On Thu 2012-10-04 10:00, Steve Ebersole wrote:
 See 
https://hibernate.onjira.com/browse/HHH-7667
 
 I want to investigate expanding Hibernate's support for bytecode 
 enhancement.  I can see 3 main fronts to this:
 
 1) offloading map lookups from the PersistenceContext .  Currently we 
 keep state associated with each entity in a map (a special type of map 
 called IdentityMap) on the PersistenceContext, keyed by the entity. 
 Profiling consistently shows these maps as a hot-spot.  The main thing 
 we keep in the PersistenceContext in regards to the entity is called an 
 EntityEntry, which is kept in an IdentityMap<Object,EntityEntry> (again, 
 the entity is the key).  So the thought here is to invert this from 
 `map.get( entity )` to something like `( (Enhanced) entity 
 ).getEntityEntry()` 
I was discussing this with Sanne. One "workaround" to the heavy
IdentityMap price is to keep a contextual cache. I am pretty sure these
IndeitityMap lookups are done over and over for a given operation.
We might be able to:
- pass along the EntityEntry instead of relying on the lookup several
  times
- use a cache of lookups for either the most recent or for the
  contextual operation.
The cache would be array based and thus not involve hashcode or lookup.
for ( int index = 0 ; index < cache.length ; index++ ) {
  if ( searchedO == cache[index] ) {
    entityEntry = entityEntryCache[index];
  }
}
if ( entityEntry == null ) {
  identityMap.get(searchedO);
  //add to cache
}
Alternatively, I don't remember what is costly, the actual lookup or the
computation of the identity hashcode.
If that's the former, we can take the bet and use the entity hashcode
instead but still use == instead of equals. The risk is more collisions
or in case of a rogue implementation of hashCode not finding the entity.
These options seems more lightweight than relying on bytecode
enhancement to keep a placeholder.
 
 2) More performant dirty-checking.  This already exists, to an extent, 
 in the current Hibernate bytecode.  The idea being that we could use 
 "interception" within the enhanced entity to know when it becomes dirty. 
   Well, almost.  What is missing is "deep checking of mutable state 
 fields".  For example, an entity attribute of type Date that is 
 "changed" via entity.getSomeDate().setTime( ... ).  The entity needs to 
 be found dirty here, because its "someDate" attribute value has changed, 
 but interception will not catch this.  And I think this should be 
 configurable (whether the user wants us to perform "deep mutable state 
 checking").  We have all the pieces in place to handle this already 
 through Type.isMutable() as Hibernate already does a great job of 
 finding dirty fields in the most flexible manner.  We just need to 
 determine how to best wire that up into enhancement. 

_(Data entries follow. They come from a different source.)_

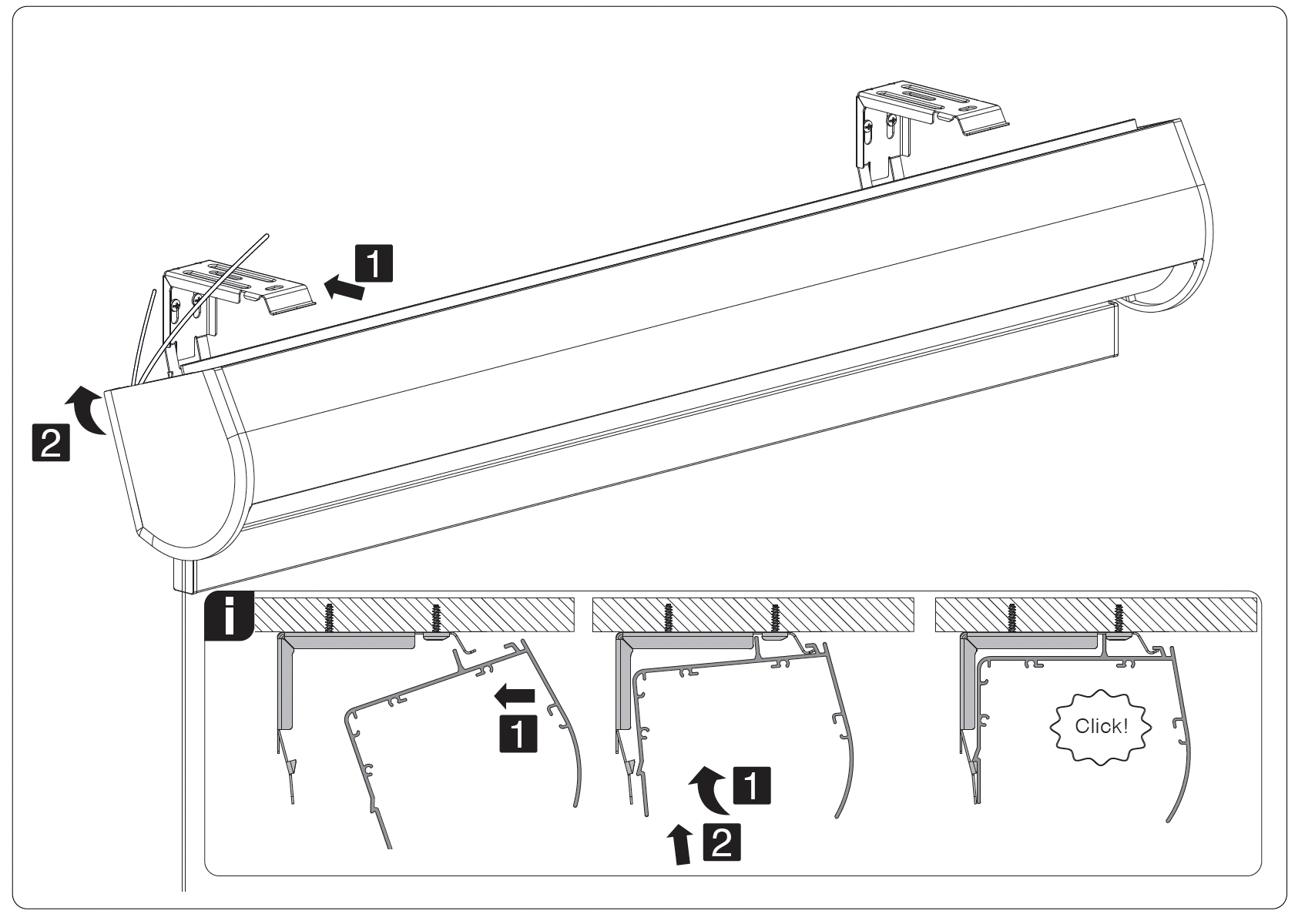 1

2

i

1

1

2

Click!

Either check the deep state via the type system or consider an element
as dirty when it is read.
 3) Alternative means for lazy loading of entity state, meaning an 
 alternative to using proxies for the same purpose.  This is different, 
 too, from the current enhancement capability of lazy loading of property 
 state.  Lazy property loading is meant to delay loading of certain 
 field(s) until they are accessed.
  
You lost me on that one, I'm not sure what you mean here.